München – Sogenannte „Helikopter-Eltern“ dürften auch kinderlosen Menschen längst ein geläufiger Begriff sein: Er wird umgangssprachlich gerne für eben jene Mütter und Väter benutzt, die ihre ständig um ihre Kinder schwirren. Sie beispielsweise jeden Tag persönlich in die Schule bringen. Am liebsten bis in den Klassenraum.

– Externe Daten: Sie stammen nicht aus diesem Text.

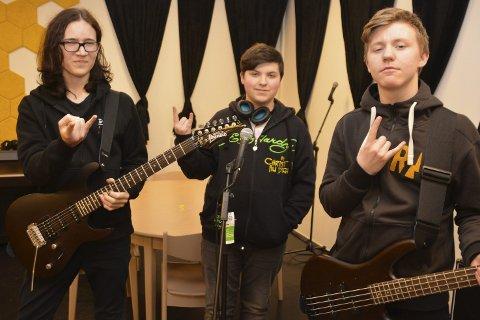 Skal være med: Metalbandet «Bloodboil» med fra høyre Dennis Landsem (bass), Jakop S. Mathiassen (vokal) og Daniel Vårum (gitar) spiller i UKM lørdag på Leknes. De andre som er med i bandet er Arne Martin Fagerås (trommer), Aleksander Kleffelgård (gitar), Tobias Angelsen (piano) og Eline Johannesen (vokal).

„Schneepflug-Eltern“ sind die Rammböcke unter den „Helikopter-Eltern“: Sie beseitigen Probleme persönlich

Die „Schneepflug-Eltern“ können wohl als die extremste Form der Helikopter-Eltern betrachtet werden. Ähnlich wie die „Curling-Eltern“ versuchen sie ihre Kinder vor potenziellen Gefahren zu schützen. Doch während „Curling-Eltern“ bestrebt sind, ihren Kindern einen reibungslosen und ungehinderten Lebensweg zu ermöglichen, räumen die Schneepflug-Mütter und -Väter absolut alles aus dem Weg, das sich ihren Kleinen möglicherweise entgegenstellen könnte.

Die Eltern gehen vornweg: Überfürsorglichkeit kann zum Problem werden.

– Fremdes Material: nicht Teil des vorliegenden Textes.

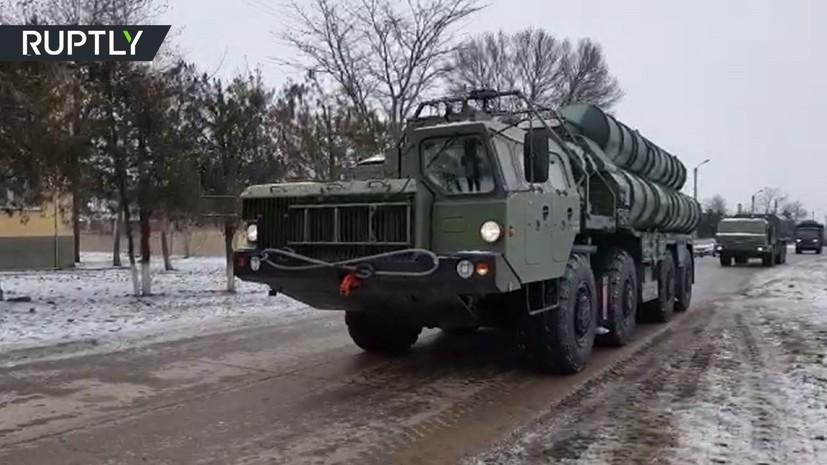 Проезд новейших комплексов С-400 в Крыму попал на видео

Streit mit einem Mitschüler? Die Schneepflug-Eltern verpassen ihm eine Standpauke. Schlechte Noten? Der Lehrer ist schuld. Bei Problemen stehen Schneepflug-Eltern sofort persönlich auf der Matte und beseitigen die Schwierigkeiten für ihre Kinder. Aufbrausender sind nur Tiger-Eltern.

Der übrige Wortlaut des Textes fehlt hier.